PROBLEM
Turn every item below into a JSON list of strings, with one string for each line and no strings for blank lines.
====
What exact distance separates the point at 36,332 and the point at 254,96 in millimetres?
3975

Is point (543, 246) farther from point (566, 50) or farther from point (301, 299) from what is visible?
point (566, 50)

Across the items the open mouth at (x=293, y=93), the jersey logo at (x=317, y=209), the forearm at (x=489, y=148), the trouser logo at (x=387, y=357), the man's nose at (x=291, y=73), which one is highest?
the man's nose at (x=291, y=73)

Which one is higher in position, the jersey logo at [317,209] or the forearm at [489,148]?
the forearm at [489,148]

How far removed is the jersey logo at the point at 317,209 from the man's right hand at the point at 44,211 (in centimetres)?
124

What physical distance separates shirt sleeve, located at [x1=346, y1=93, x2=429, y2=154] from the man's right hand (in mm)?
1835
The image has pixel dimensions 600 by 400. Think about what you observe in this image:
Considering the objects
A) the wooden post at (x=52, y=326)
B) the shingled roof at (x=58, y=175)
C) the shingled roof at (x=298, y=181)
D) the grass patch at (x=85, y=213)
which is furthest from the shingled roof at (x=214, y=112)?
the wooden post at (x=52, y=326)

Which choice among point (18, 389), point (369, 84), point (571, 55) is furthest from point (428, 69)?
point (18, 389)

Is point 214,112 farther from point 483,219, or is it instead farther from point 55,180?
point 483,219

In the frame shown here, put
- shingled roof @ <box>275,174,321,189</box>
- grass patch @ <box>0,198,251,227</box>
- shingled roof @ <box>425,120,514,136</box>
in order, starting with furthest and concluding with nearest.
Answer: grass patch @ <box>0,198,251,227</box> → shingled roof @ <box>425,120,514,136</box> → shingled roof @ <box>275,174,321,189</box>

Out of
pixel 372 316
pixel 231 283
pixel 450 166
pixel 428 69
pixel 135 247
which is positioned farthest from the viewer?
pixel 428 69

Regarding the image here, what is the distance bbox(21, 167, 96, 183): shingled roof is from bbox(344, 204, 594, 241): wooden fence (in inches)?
====
RESULT
[
  "What exact distance separates the point at 36,332 and the point at 254,96 in millimetres?",
  "3975",
  "Is point (543, 246) farther from point (566, 50) or farther from point (301, 299) from what is visible?",
  "point (566, 50)",
  "Across the items the open mouth at (x=293, y=93), the jersey logo at (x=317, y=209), the forearm at (x=489, y=148), the trouser logo at (x=387, y=357), the man's nose at (x=291, y=73), which one is highest?",
  "the man's nose at (x=291, y=73)",
  "Which one is higher in position, the jersey logo at [317,209] or the forearm at [489,148]?",
  "the forearm at [489,148]",
  "How far removed is the jersey logo at the point at 317,209 from the man's right hand at the point at 44,211 (in centimetres)?",
  "124",
  "What physical distance separates shirt sleeve, located at [x1=346, y1=93, x2=429, y2=154] from the man's right hand (in mm)?",
  "1835",
  "The image has pixel dimensions 600 by 400. Think about what you observe in this image:",
  "Considering the objects",
  "A) the wooden post at (x=52, y=326)",
  "B) the shingled roof at (x=58, y=175)",
  "C) the shingled roof at (x=298, y=181)",
  "D) the grass patch at (x=85, y=213)",
  "which is furthest from the shingled roof at (x=214, y=112)?",
  "the wooden post at (x=52, y=326)",
  "Which choice among point (18, 389), point (369, 84), point (571, 55) is furthest from point (428, 69)?",
  "point (18, 389)",
  "Is point 214,112 farther from point 483,219, or is it instead farther from point 55,180?",
  "point 483,219",
  "In the frame shown here, put",
  "- shingled roof @ <box>275,174,321,189</box>",
  "- grass patch @ <box>0,198,251,227</box>",
  "- shingled roof @ <box>425,120,514,136</box>",
  "in order, starting with furthest and concluding with nearest.",
  "Answer: grass patch @ <box>0,198,251,227</box> → shingled roof @ <box>425,120,514,136</box> → shingled roof @ <box>275,174,321,189</box>",
  "Out of",
  "pixel 372 316",
  "pixel 231 283",
  "pixel 450 166",
  "pixel 428 69",
  "pixel 135 247",
  "which is positioned farthest from the viewer?",
  "pixel 428 69",
  "Regarding the image here, what is the distance bbox(21, 167, 96, 183): shingled roof is from bbox(344, 204, 594, 241): wooden fence (in inches)?"
]